• Text excerpt

Shiitake mushrooms grow on wood, wood products, and wood waste. We advise you to add mushrooms to your diet if you want to eat sustainably because they have a higher yield return than other vegetables. For instance, you can harvest oyster mushrooms within a month of cultivation.

Also, cultivating mushrooms is not overly expensive. You can build a mushroom-growing house with cost-effective materials on a small parcel of land. Mushroom beds are stacked vertically in growing facilities to harvest more mushrooms. Farmers can get 7.1 pounds of mushrooms per square foot. Also, mushrooms use minimal water and energy for growth.

In the sustainable food system, mushrooms are a great source4 of plant-based protein. They also contain B vitamins, C, copper, potassium, niacin, calcium, and zinc. These nutrients improve heart health. Potassium regulates blood pressure, reducing the risk of high blood pressure.

6. Cereals and grains

Cereals are plants in the grass family grown for their grain, while grains are the edible seeds of cereals. The most consumed grains are rice, wheat, barley, maize, oats, sorghum, and rye. Cereal grains contain nutrients and bioactive compounds like dietary fiber, protein, carbohydrates, vitamins, minerals, β-glucan, lignans, phytosterol, phenolics, etc.

• Work task A
Could you quote the excerpt on mushrooms and grains word for word, starting with "In the sustainable" and going on through "phytosterol, phenolics, etc."?
• Work task B
Can you continue the excerpt on mushrooms and grains, picking up after its last sentence?
The material that comes next is separate from the excerpt on mushrooms and grains.

• Recorded data
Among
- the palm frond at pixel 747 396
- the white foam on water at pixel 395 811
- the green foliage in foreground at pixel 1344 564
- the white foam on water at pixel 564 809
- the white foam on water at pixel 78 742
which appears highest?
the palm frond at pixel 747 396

• Exercise response A
In the sustainable food system, mushrooms are a great source4 of plant-based protein. They also contain B vitamins, C, copper, potassium, niacin, calcium, and zinc. These nutrients improve heart health. Potassium regulates blood pressure, reducing the risk of high blood pressure.

6. Cereals and grains

Cereals are plants in the grass family grown for their grain, while grains are the edible seeds of cereals. The most consumed grains are rice, wheat, barley, maize, oats, sorghum, and rye. Cereal grains contain nutrients and bioactive compounds like dietary fiber, protein, carbohydrates, vitamins, minerals, β-glucan, lignans, phytosterol, phenolics, etc.

• Exercise response B
Research shows that cereal grains with rich fiber protect the body from cardiovascular diseases.  We consume grains in different forms. For instance, we eat wheat as wheat flour, semolina, whole wheat, and wheat noodles. You also eat cooked rice grains, starch, bread, dumplings, and rice noodles. 

Cereal grains are one of the most sustainable foods because of their impact on health. Research dedicated to preventing and managing diabetes showed using cereal grain products works5. It showed that wheat bread with in-vivo α-amylase and α-glucosidase inhibitory activities slows down the rates of metabolism of blood glucose levels in experimental animals. 

Maize has an anti-inflammatory compound known as ferulic acid. It is responsible for the production of macrophages, which play a crucial role in the secretion of mediators such as pro-inflammatory and inflammatory cytokines. The production of these compounds helps the body fight against chronic diseases like cancer, atherosclerosis, and diabetes.

7. Figs 

figs
Photo by Quin Engle on Unsplash.

Figs are soft fruits with thin skin. The skin can be purple or green, but the flesh is red. Figs are one of the most sustainable foods because you can eat every part of the fruit, including the bark. They also contain essential nutrients needed by the human body. 

These nutrients are fat, carbohydrates, calories, riboflavin, potassium, vitamin B6, Vitamin K, magnesium, and thiamine. The nutrient content in fresh figs is different from that of dry figs. For instance, dry figs are rich in calories and sugar. Eating figs improves digestive health.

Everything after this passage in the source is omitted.